FOR IMMEDIATE RELEASE
Monday, February 2, 1998
Contact: Bill Mosley
Tel.: (202) 366-5571
DOT 19-98
CAMPAIGN AGAINST ON-BOARD PESTICIDE
SPRAYING
A SUCCESS, SECRETARY SLATER SAYS;
20 COUNTRIES STOP PRACTICE;
OTHERS TO BE LISTED ON THE INTERNET
The Department of Transportations four-year effort to halt the spraying of insecticide on aircraft while passengers are on board has achieved dramatic success, Secretary of Transportation Rodney E. Slater said today.
Since beginning the effort in early 1994, 20 countries have dropped the required spraying of all arriving flights.
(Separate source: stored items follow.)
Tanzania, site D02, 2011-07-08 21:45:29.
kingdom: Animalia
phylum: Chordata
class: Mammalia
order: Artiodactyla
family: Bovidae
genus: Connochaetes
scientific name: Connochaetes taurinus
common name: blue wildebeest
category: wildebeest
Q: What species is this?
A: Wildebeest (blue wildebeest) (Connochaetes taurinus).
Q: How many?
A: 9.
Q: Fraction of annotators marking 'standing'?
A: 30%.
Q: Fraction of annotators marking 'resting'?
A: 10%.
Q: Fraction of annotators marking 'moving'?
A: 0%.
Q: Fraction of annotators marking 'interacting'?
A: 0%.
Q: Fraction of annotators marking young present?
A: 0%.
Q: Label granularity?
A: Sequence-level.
Now, only two countries with direct service from the United States -- Grenada, and Trinidad and Tobago -- require spraying with passengers on board. (Six countries now allow spraying when planes are empty and two countries have no direct service to the U.S.)
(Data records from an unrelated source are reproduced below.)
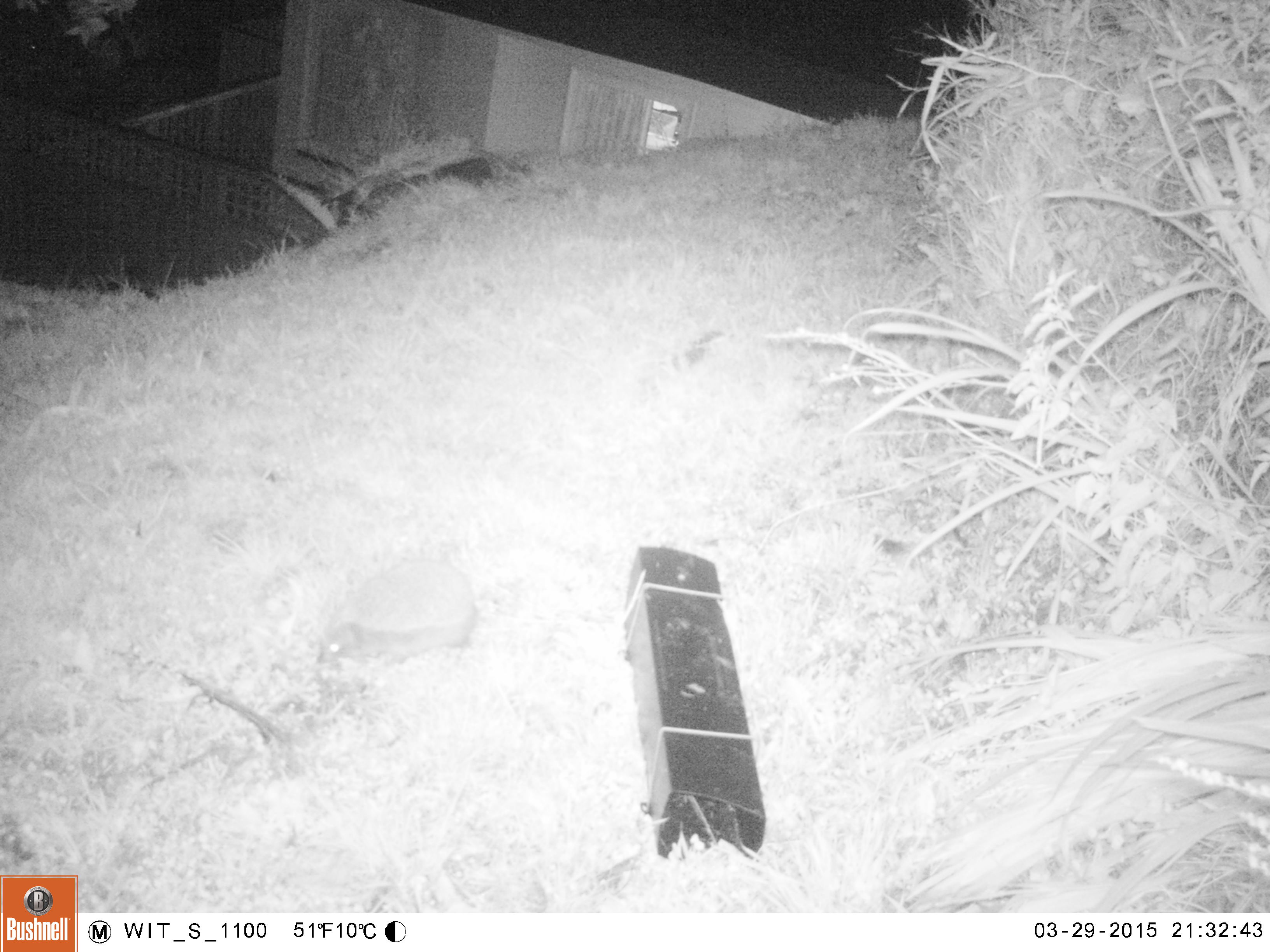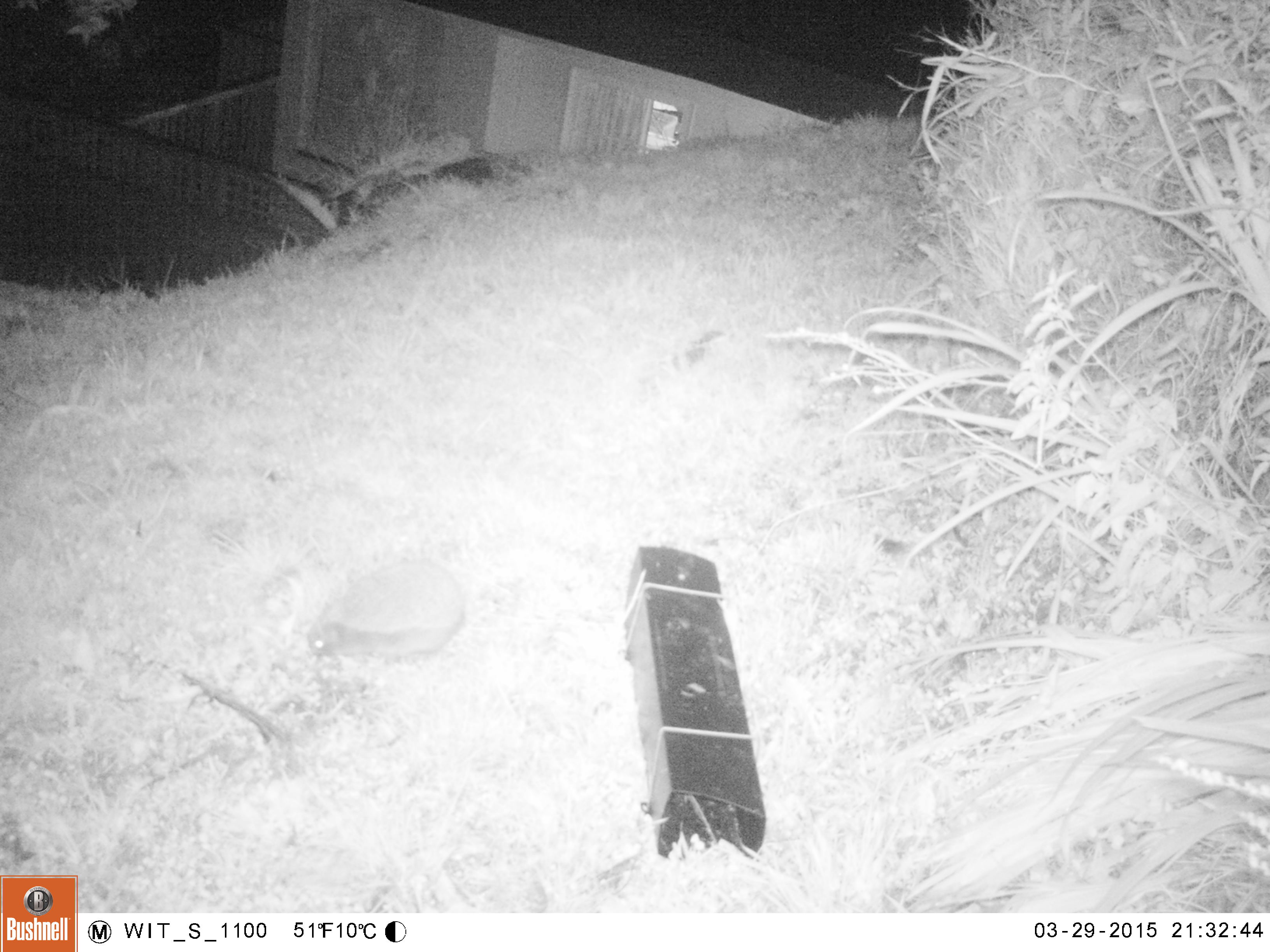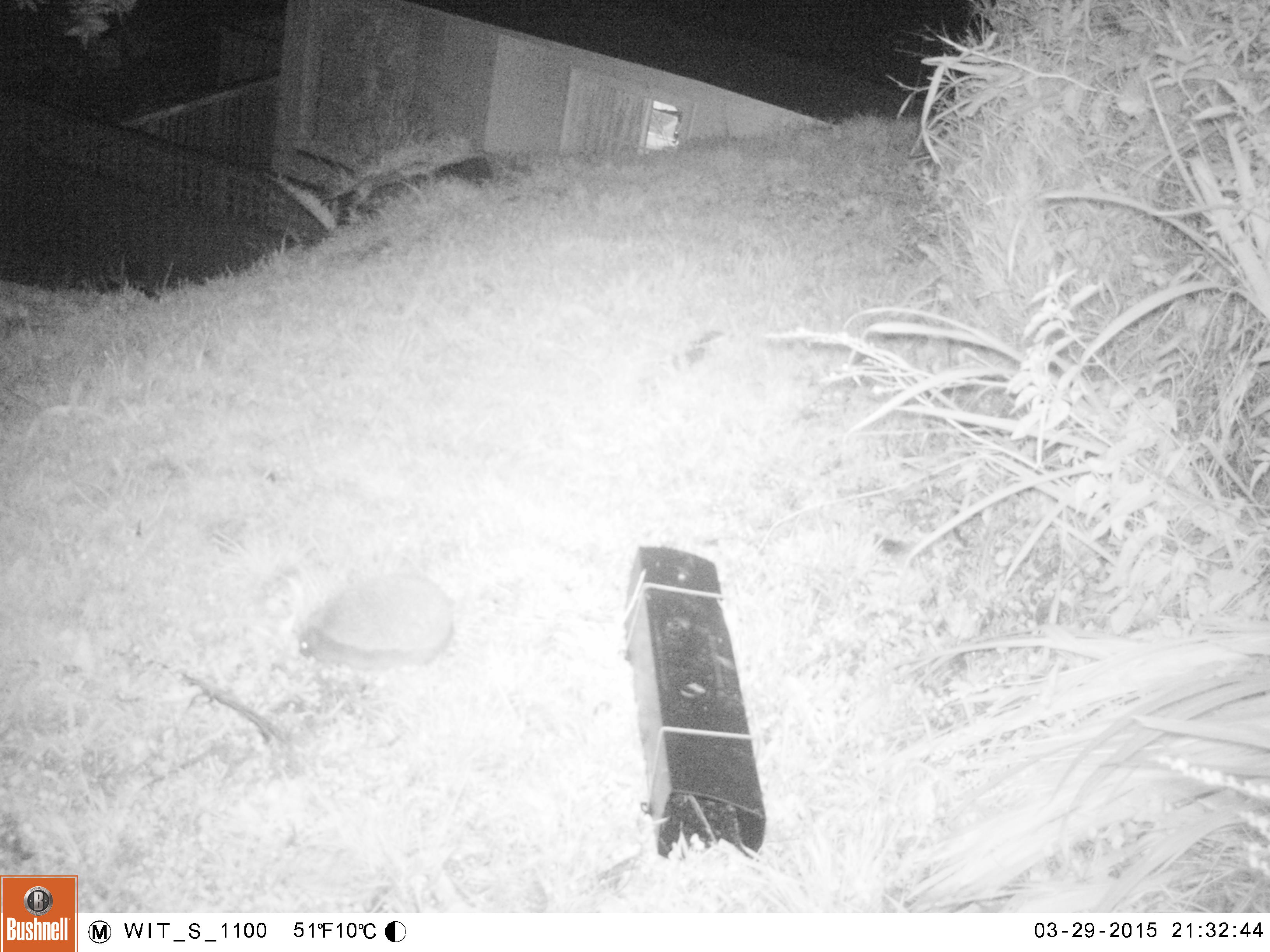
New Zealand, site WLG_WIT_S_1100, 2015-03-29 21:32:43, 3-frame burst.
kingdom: Animalia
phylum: Chordata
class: Mammalia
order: Eulipotyphla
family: Erinaceidae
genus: Erinaceus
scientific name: Erinaceus europaeus europaeus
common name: european hedgehog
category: hedgehog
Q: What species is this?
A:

"Safety is President Clintons highest transportation priority," Secretary Slater said. "We are pleased that these nations, along with the World Health Organization (WHO) and the International Civil Aviation Organization (ICAO), have agreed that routinely exposing air travelers to airborne pesticides is unnecessary, but should be carried out only on aircraft arriving from countries that pose a threat to public health, agriculture or the environment."
WHO and ICAO, agencies of the United Nations, have called for an end to the routine on-board spraying of pesticides.
Consequently, it was announced that while the department will not pursue a previously proposed rule requiring airlines and travel agents to notify persons before they buy tickets if the country to which they are traveling required spraying, it will provide consumers with an up-to-date list of such countries through the Internet. The information may be found at http://ostpxweb.dot.gov/.
In early 1994, 24 countries required the spraying of all arriving flights. Now, only four still have the requirement. The four countries maintaining the requirement are Grenada, Kiribati, Madagascar and Trinidad and Tobago. Of these, only Grenada and Trinidad and Tobago are served by direct flights to the United States. The six countries allowing the spraying of empty planes are Australia, Barbados, Fiji, Jamaica, New Zealand and Panama.
Countries and territories that dropped the spraying requirement at the urging of DOT are Argentina, Antigua and Barbuda, Barbados, Belize, Cape Verde, Chile, Congo (Republic of), Costa Rica, Dominican Republic, El Salvador, India, Kenya, Mauritius, Mexico, Mozambique, New Caledonia, Nicaragua, Seychelles, St. Lucia and Yemen.